WHAT YOU SHOULD DO: Quote all twelve items below word for word, keeping each one on its own line.

SOURCE DATA:
== == ==

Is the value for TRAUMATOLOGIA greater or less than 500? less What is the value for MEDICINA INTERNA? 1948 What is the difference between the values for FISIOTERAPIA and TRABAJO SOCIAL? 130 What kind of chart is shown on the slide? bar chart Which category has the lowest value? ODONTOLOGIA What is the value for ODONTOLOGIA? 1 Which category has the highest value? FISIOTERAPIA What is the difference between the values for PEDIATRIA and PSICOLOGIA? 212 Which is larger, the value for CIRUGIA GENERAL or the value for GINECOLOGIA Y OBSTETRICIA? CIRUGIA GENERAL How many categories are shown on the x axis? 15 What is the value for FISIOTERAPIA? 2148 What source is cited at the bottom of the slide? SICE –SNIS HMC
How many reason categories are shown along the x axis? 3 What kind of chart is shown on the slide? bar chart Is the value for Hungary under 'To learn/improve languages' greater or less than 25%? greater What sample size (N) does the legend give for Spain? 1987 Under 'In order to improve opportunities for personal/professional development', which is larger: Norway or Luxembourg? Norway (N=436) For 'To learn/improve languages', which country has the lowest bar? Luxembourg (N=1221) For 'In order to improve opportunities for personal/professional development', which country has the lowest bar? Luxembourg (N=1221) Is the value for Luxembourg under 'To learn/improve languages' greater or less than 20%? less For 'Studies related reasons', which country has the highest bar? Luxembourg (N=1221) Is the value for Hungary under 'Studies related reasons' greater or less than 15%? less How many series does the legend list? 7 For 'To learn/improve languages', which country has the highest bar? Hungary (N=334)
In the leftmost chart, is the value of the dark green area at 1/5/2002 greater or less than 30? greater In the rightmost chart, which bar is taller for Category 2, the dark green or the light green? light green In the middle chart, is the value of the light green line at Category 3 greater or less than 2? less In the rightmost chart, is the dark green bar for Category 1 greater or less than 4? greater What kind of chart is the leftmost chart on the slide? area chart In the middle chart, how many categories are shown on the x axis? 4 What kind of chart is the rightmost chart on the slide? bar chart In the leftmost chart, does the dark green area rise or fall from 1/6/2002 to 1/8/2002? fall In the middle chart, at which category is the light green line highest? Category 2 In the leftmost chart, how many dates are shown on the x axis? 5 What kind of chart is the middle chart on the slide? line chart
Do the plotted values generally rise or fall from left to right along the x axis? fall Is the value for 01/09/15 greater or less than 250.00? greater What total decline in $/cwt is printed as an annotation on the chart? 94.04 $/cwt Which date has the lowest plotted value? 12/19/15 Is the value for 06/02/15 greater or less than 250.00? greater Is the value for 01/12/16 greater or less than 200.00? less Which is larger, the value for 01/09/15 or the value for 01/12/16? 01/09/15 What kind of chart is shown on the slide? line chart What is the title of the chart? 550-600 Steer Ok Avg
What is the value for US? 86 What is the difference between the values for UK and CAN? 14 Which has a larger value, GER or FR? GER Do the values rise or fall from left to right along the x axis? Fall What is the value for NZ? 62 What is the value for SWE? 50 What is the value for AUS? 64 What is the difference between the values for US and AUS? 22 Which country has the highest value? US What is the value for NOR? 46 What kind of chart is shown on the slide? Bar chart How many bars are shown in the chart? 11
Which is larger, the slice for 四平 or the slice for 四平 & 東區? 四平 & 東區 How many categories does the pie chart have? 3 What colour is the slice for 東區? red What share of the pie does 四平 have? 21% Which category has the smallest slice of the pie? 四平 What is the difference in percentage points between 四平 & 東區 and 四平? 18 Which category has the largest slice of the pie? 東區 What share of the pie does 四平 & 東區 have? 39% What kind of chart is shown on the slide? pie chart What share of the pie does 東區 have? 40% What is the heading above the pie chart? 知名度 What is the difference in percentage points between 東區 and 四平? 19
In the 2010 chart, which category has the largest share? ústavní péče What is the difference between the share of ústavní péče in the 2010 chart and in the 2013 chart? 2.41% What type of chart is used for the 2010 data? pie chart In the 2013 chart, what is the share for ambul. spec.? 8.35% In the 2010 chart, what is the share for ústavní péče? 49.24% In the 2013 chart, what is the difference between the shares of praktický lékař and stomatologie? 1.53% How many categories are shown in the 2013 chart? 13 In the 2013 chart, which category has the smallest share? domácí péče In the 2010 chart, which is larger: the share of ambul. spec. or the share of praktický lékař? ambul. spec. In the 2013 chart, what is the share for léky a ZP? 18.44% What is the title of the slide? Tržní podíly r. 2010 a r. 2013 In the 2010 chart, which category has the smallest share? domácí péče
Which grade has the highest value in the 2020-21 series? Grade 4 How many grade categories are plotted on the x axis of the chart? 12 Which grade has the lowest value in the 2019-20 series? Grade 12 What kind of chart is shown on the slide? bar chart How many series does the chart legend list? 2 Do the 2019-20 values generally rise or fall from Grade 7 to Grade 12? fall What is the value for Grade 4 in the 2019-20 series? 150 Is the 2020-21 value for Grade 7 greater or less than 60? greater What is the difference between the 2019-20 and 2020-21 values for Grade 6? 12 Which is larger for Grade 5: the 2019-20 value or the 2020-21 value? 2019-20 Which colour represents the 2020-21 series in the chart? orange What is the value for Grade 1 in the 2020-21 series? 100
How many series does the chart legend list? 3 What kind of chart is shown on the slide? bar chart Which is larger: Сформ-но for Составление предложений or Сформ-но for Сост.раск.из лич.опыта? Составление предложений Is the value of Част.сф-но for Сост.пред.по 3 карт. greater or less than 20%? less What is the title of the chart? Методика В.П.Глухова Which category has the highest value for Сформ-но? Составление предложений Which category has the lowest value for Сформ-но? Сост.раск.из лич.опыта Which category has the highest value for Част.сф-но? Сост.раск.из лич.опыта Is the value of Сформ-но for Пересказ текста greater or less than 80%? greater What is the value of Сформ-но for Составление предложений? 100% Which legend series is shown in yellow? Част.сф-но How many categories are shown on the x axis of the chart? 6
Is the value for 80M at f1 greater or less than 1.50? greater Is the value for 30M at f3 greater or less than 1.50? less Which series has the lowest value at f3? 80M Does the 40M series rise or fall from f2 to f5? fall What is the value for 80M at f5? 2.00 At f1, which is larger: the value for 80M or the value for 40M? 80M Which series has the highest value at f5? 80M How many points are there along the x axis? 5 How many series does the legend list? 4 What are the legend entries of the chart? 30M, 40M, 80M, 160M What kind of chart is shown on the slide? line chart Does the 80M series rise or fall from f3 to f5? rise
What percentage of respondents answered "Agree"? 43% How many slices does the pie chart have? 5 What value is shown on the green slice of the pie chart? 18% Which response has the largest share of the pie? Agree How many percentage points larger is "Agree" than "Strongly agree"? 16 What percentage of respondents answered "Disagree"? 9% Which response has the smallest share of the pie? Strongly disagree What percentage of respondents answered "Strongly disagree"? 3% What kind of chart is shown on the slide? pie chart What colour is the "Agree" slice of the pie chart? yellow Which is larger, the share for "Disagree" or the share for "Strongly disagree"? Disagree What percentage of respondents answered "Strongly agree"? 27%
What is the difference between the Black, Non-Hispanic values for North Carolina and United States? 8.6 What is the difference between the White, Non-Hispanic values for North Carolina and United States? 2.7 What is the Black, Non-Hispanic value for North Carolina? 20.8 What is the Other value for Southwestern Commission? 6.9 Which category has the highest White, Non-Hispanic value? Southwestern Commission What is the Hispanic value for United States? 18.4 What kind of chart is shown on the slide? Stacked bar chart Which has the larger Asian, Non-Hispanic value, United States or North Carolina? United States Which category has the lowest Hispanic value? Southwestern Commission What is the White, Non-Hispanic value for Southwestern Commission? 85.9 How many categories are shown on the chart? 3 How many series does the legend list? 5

== == ==

WRITTEN ANSWER:
Is the value for TRAUMATOLOGIA greater or less than 500? less What is the value for MEDICINA INTERNA? 1948 What is the difference between the values for FISIOTERAPIA and TRABAJO SOCIAL? 130 What kind of chart is shown on the slide? bar chart Which category has the lowest value? ODONTOLOGIA What is the value for ODONTOLOGIA? 1 Which category has the highest value? FISIOTERAPIA What is the difference between the values for PEDIATRIA and PSICOLOGIA? 212 Which is larger, the value for CIRUGIA GENERAL or the value for GINECOLOGIA Y OBSTETRICIA? CIRUGIA GENERAL How many categories are shown on the x axis? 15 What is the value for FISIOTERAPIA? 2148 What source is cited at the bottom of the slide? SICE –SNIS HMC
How many reason categories are shown along the x axis? 3 What kind of chart is shown on the slide? bar chart Is the value for Hungary under 'To learn/improve languages' greater or less than 25%? greater What sample size (N) does the legend give for Spain? 1987 Under 'In order to improve opportunities for personal/professional development', which is larger: Norway or Luxembourg? Norway (N=436) For 'To learn/improve languages', which country has the lowest bar? Luxembourg (N=1221) For 'In order to improve opportunities for personal/professional development', which country has the lowest bar? Luxembourg (N=1221) Is the value for Luxembourg under 'To learn/improve languages' greater or less than 20%? less For 'Studies related reasons', which country has the highest bar? Luxembourg (N=1221) Is the value for Hungary under 'Studies related reasons' greater or less than 15%? less How many series does the legend list? 7 For 'To learn/improve languages', which country has the highest bar? Hungary (N=334)
In the leftmost chart, is the value of the dark green area at 1/5/2002 greater or less than 30? greater In the rightmost chart, which bar is taller for Category 2, the dark green or the light green? light green In the middle chart, is the value of the light green line at Category 3 greater or less than 2? less In the rightmost chart, is the dark green bar for Category 1 greater or less than 4? greater What kind of chart is the leftmost chart on the slide? area chart In the middle chart, how many categories are shown on the x axis? 4 What kind of chart is the rightmost chart on the slide? bar chart In the leftmost chart, does the dark green area rise or fall from 1/6/2002 to 1/8/2002? fall In the middle chart, at which category is the light green line highest? Category 2 In the leftmost chart, how many dates are shown on the x axis? 5 What kind of chart is the middle chart on the slide? line chart
Do the plotted values generally rise or fall from left to right along the x axis? fall Is the value for 01/09/15 greater or less than 250.00? greater What total decline in $/cwt is printed as an annotation on the chart? 94.04 $/cwt Which date has the lowest plotted value? 12/19/15 Is the value for 06/02/15 greater or less than 250.00? greater Is the value for 01/12/16 greater or less than 200.00? less Which is larger, the value for 01/09/15 or the value for 01/12/16? 01/09/15 What kind of chart is shown on the slide? line chart What is the title of the chart? 550-600 Steer Ok Avg
What is the value for US? 86 What is the difference between the values for UK and CAN? 14 Which has a larger value, GER or FR? GER Do the values rise or fall from left to right along the x axis? Fall What is the value for NZ? 62 What is the value for SWE? 50 What is the value for AUS? 64 What is the difference between the values for US and AUS? 22 Which country has the highest value? US What is the value for NOR? 46 What kind of chart is shown on the slide? Bar chart How many bars are shown in the chart? 11
Which is larger, the slice for 四平 or the slice for 四平 & 東區? 四平 & 東區 How many categories does the pie chart have? 3 What colour is the slice for 東區? red What share of the pie does 四平 have? 21% Which category has the smallest slice of the pie? 四平 What is the difference in percentage points between 四平 & 東區 and 四平? 18 Which category has the largest slice of the pie? 東區 What share of the pie does 四平 & 東區 have? 39% What kind of chart is shown on the slide? pie chart What share of the pie does 東區 have? 40% What is the heading above the pie chart? 知名度 What is the difference in percentage points between 東區 and 四平? 19
In the 2010 chart, which category has the largest share? ústavní péče What is the difference between the share of ústavní péče in the 2010 chart and in the 2013 chart? 2.41% What type of chart is used for the 2010 data? pie chart In the 2013 chart, what is the share for ambul. spec.? 8.35% In the 2010 chart, what is the share for ústavní péče? 49.24% In the 2013 chart, what is the difference between the shares of praktický lékař and stomatologie? 1.53% How many categories are shown in the 2013 chart? 13 In the 2013 chart, which category has the smallest share? domácí péče In the 2010 chart, which is larger: the share of ambul. spec. or the share of praktický lékař? ambul. spec. In the 2013 chart, what is the share for léky a ZP? 18.44% What is the title of the slide? Tržní podíly r. 2010 a r. 2013 In the 2010 chart, which category has the smallest share? domácí péče
Which grade has the highest value in the 2020-21 series? Grade 4 How many grade categories are plotted on the x axis of the chart? 12 Which grade has the lowest value in the 2019-20 series? Grade 12 What kind of chart is shown on the slide? bar chart How many series does the chart legend list? 2 Do the 2019-20 values generally rise or fall from Grade 7 to Grade 12? fall What is the value for Grade 4 in the 2019-20 series? 150 Is the 2020-21 value for Grade 7 greater or less than 60? greater What is the difference between the 2019-20 and 2020-21 values for Grade 6? 12 Which is larger for Grade 5: the 2019-20 value or the 2020-21 value? 2019-20 Which colour represents the 2020-21 series in the chart? orange What is the value for Grade 1 in the 2020-21 series? 100
How many series does the chart legend list? 3 What kind of chart is shown on the slide? bar chart Which is larger: Сформ-но for Составление предложений or Сформ-но for Сост.раск.из лич.опыта? Составление предложений Is the value of Част.сф-но for Сост.пред.по 3 карт. greater or less than 20%? less What is the title of the chart? Методика В.П.Глухова Which category has the highest value for Сформ-но? Составление предложений Which category has the lowest value for Сформ-но? Сост.раск.из лич.опыта Which category has the highest value for Част.сф-но? Сост.раск.из лич.опыта Is the value of Сформ-но for Пересказ текста greater or less than 80%? greater What is the value of Сформ-но for Составление предложений? 100% Which legend series is shown in yellow? Част.сф-но How many categories are shown on the x axis of the chart? 6
Is the value for 80M at f1 greater or less than 1.50? greater Is the value for 30M at f3 greater or less than 1.50? less Which series has the lowest value at f3? 80M Does the 40M series rise or fall from f2 to f5? fall What is the value for 80M at f5? 2.00 At f1, which is larger: the value for 80M or the value for 40M? 80M Which series has the highest value at f5? 80M How many points are there along the x axis? 5 How many series does the legend list? 4 What are the legend entries of the chart? 30M, 40M, 80M, 160M What kind of chart is shown on the slide? line chart Does the 80M series rise or fall from f3 to f5? rise
What percentage of respondents answered "Agree"? 43% How many slices does the pie chart have? 5 What value is shown on the green slice of the pie chart? 18% Which response has the largest share of the pie? Agree How many percentage points larger is "Agree" than "Strongly agree"? 16 What percentage of respondents answered "Disagree"? 9% Which response has the smallest share of the pie? Strongly disagree What percentage of respondents answered "Strongly disagree"? 3% What kind of chart is shown on the slide? pie chart What colour is the "Agree" slice of the pie chart? yellow Which is larger, the share for "Disagree" or the share for "Strongly disagree"? Disagree What percentage of respondents answered "Strongly agree"? 27%
What is the difference between the Black, Non-Hispanic values for North Carolina and United States? 8.6 What is the difference between the White, Non-Hispanic values for North Carolina and United States? 2.7 What is the Black, Non-Hispanic value for North Carolina? 20.8 What is the Other value for Southwestern Commission? 6.9 Which category has the highest White, Non-Hispanic value? Southwestern Commission What is the Hispanic value for United States? 18.4 What kind of chart is shown on the slide? Stacked bar chart Which has the larger Asian, Non-Hispanic value, United States or North Carolina? United States Which category has the lowest Hispanic value? Southwestern Commission What is the White, Non-Hispanic value for Southwestern Commission? 85.9 How many categories are shown on the chart? 3 How many series does the legend list? 5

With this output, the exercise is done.